Problem requirements:
Copy out the entries verbatim, starting at the line containing "What is the separation in" and ending at the line containing "9.42 metres", with both of those lines included.

Task input:

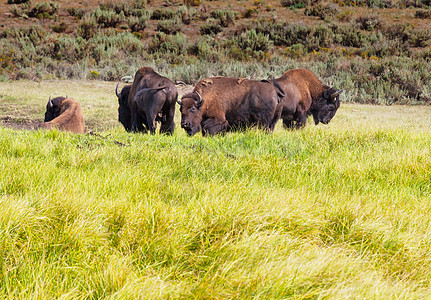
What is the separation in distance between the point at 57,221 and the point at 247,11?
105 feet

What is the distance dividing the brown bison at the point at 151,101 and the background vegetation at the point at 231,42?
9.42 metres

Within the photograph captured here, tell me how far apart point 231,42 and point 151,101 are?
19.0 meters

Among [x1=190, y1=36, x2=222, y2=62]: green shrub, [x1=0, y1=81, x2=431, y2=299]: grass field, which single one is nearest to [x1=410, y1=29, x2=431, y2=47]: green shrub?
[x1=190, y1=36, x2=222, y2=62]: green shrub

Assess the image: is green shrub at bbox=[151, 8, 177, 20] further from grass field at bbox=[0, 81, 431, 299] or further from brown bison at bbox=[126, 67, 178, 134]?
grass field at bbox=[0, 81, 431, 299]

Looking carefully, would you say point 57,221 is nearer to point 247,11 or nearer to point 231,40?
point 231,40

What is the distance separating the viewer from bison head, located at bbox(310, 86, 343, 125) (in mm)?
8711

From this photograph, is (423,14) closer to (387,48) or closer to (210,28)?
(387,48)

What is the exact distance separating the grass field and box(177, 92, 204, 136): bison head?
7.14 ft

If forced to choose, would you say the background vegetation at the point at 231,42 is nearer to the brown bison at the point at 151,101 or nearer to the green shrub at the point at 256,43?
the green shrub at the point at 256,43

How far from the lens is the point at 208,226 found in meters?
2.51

---

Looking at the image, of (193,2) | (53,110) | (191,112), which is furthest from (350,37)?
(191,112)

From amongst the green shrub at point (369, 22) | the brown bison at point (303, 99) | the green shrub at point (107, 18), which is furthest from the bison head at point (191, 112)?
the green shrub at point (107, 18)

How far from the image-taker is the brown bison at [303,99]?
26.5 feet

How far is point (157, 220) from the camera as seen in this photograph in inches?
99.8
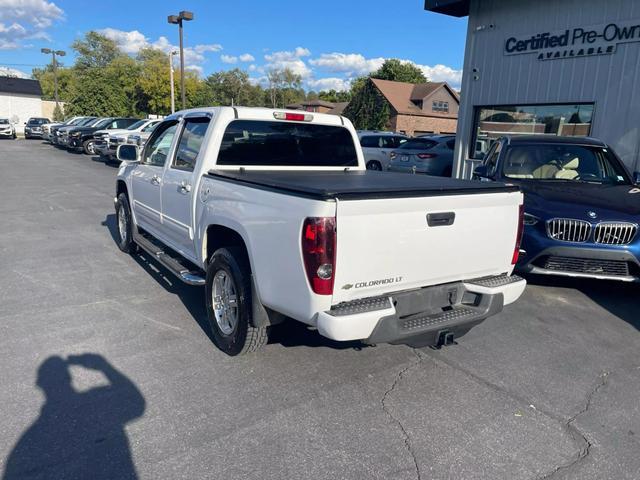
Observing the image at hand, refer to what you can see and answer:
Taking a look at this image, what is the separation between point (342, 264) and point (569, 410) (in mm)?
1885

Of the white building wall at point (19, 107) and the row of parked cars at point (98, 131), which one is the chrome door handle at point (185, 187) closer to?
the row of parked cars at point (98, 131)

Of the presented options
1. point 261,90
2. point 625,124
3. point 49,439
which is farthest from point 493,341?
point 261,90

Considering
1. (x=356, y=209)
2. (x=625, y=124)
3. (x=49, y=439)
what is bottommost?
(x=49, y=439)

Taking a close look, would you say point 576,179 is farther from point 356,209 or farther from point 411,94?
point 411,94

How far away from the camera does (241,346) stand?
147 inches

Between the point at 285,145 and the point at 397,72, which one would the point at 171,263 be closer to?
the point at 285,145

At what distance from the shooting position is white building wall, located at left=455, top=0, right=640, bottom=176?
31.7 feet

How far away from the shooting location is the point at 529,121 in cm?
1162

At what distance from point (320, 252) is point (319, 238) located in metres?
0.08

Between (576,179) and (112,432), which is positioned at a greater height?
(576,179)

Exercise response:
What is the separation in distance between the point at 57,221 and the point at 247,11?
105 feet

What is the distance dividing the brown bison at the point at 151,101 and the background vegetation at the point at 231,42?
9.42 metres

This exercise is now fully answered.